When you first tell somebody you’re a writer, the first question you almost always receive is, “What do you write?” Then, you answer, and depending on the person’s tastes, you either get a kind smile from him/her or a cringe-worthy frown. In a subjective field like this, very few people can keep a poker face.
On a personal note, I’ve had to deal with the even more annoying response of people assuming what I write based on my Cerebral Palsy. Many times, others have drawn the immediate conclusion that I’m a children’s book author. I’d like to say it’s because I did have that inclination as a kid and even penned a few stories back then, but the majority of people don’t know that. Instead, it seems they don’t see me having the potential to create something that doesn’t include farm animals and is longer than fifteen pages.
But I digress. Whatever your situation, that initial response doesn’t end after you first get started. Once you get a book published, some of those same people ask you again what it’s about and will likely react the same way they did before. From my experience, it continues to the next book, too. You quickly learn a person doesn’t have to read your work to pass judgement on it, and the genre is often the defining factor in that.
In truth, though, can we blame them? Of course not. After all, don’t we head straight for our favorite genre when we step into a bookstore and/or library?
However, we also can’t let someone else dictate what genre we write. I faced this from the very start of my writing journey. I decided I wanted to write when my mom took me to meet an author at our local library. During that visit, the author related that it’s easier to find a publisher for a nonfiction book at the beginning of one’s career. Hence, I pondered that for years, trying to come up with a topic that I could write about. Though I toyed around with a few ideas, in the end, I had to go with what I was passionate about and what I would thrive in—which was not nonfiction.
More than a decade later, I came up against this pressure again. When my first mystery novel, Husband in Hiding, came out, several friends repeatedly suggested I put out a love story.
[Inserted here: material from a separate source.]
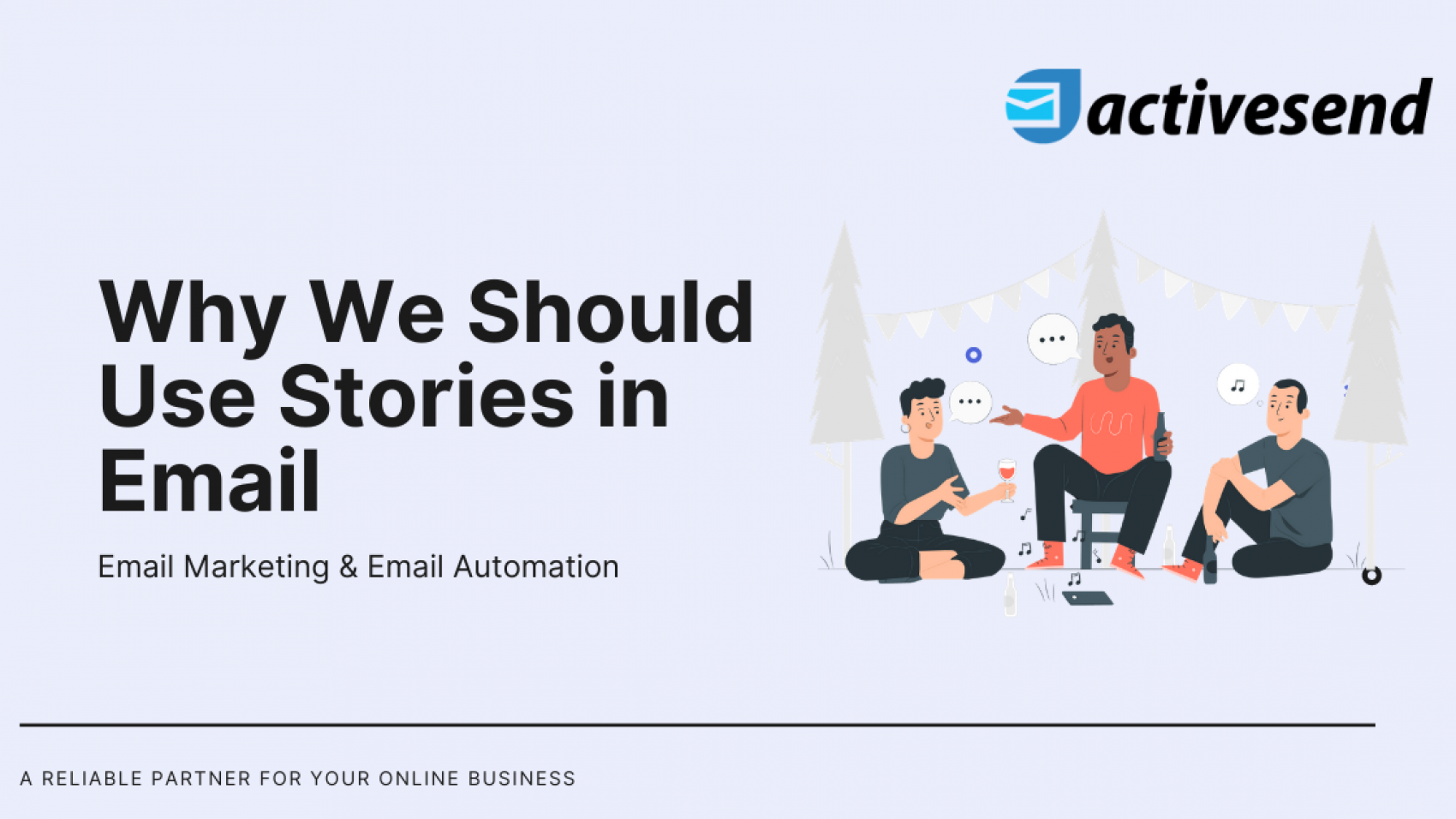Why We Should Use Stories in Email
Last year, I followed through on that with the release of Forgetting My Way Back to You, which pacified them but seemed to disappoint many of my other readers.
My point is, people’s preferences and opinions vary, and as the saying goes, “You can’t please everyone.” Sure, it’s disheartening when someone doesn’t share your enthusiasm for your plotline, but you can’t let that dampen your zeal or try to cater to their tastes. Stick with what suits you, and your success may just change their minds.
On the other hand, you also shouldn’t turn aside from a genre just because someone assumes that’s all you can do or because of a common stigma. Since so many assumed I’d write children’s books, I was adamant I never would. Now, I still have no immediate plans to, but I would if the right story took hold of my imagination.
Regardless of your choice of genre, the most important thing is to put your heart into it. Don’t be ashamed of it. Quite possibly, someone somewhere wants the story you’re writing today, so why let anybody talk you out of it?